» Exercise prompt:
Answer these from the text on stalled web projects:
(a) What share of the projects were stalling for lack of content?
(b) According to the wise employer, whose responsibility was it to improve processes when a project stalled?
(c) Which three issues do clients most often have around creating content?

» Extracted text:
#####
A few years ago when running a few web projects, I constantly found myself pushing clients for their website content.

I was finding that about half of our projects were stalling at some point because we didn’t have enough content ready to go. We could stall right at the start even before design if we had zero content, or we would stall before go-live if we didn’t have finalised sub-page content.

As the project manager on content-stalled projects, I would start out with a few friendly reminders. These would be closely followed by the nagging wife approach. Pretty soon I would get to the stage where I wanted to chase after clients with a big stick.. but that didn’t fit so well with company policy (or human rights laws), so all I could do was schedule regular catchups to talk about progress and try to keep things moving.

A wise employer once taught me that when a web project has an issue, like stalling due to lack of progress on content, it’s not the time to blame the client. As a website making company, taking the client through the process of website creation, it was our responsibility to improve our processes to prevent these issues from happening again in future projects. Clever huh.

Most of the time the issues that clients have around creating content are not knowing how a web project works, not knowing what they should be writing on their website, and not having enough time to write the content. Here’s a few things which combat these issues and have helped me keep web projects humming along smoothly.
#####
» Source data:
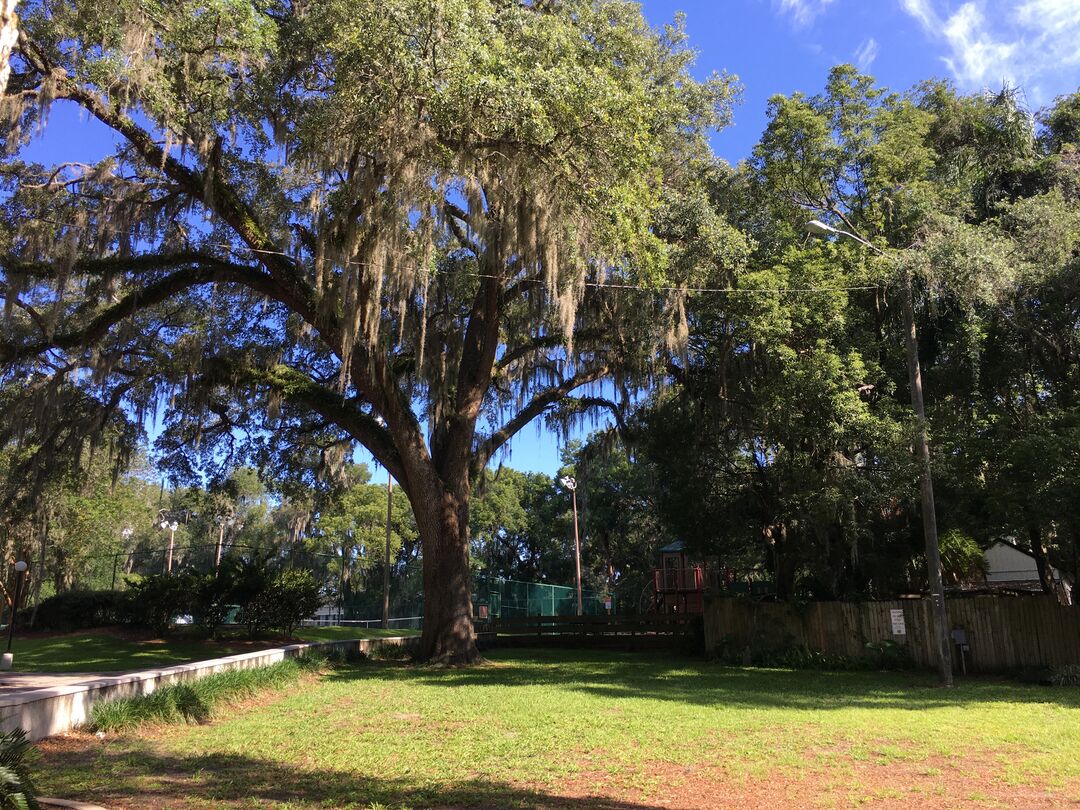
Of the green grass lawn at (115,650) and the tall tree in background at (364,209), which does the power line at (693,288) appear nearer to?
#####
» Response to this task:
(a) About half.
(b) The website making company's, since it takes the client through the process of website creation.
(c) Not knowing how a web project works, not knowing what they should write on their website, and not having enough time to write the content.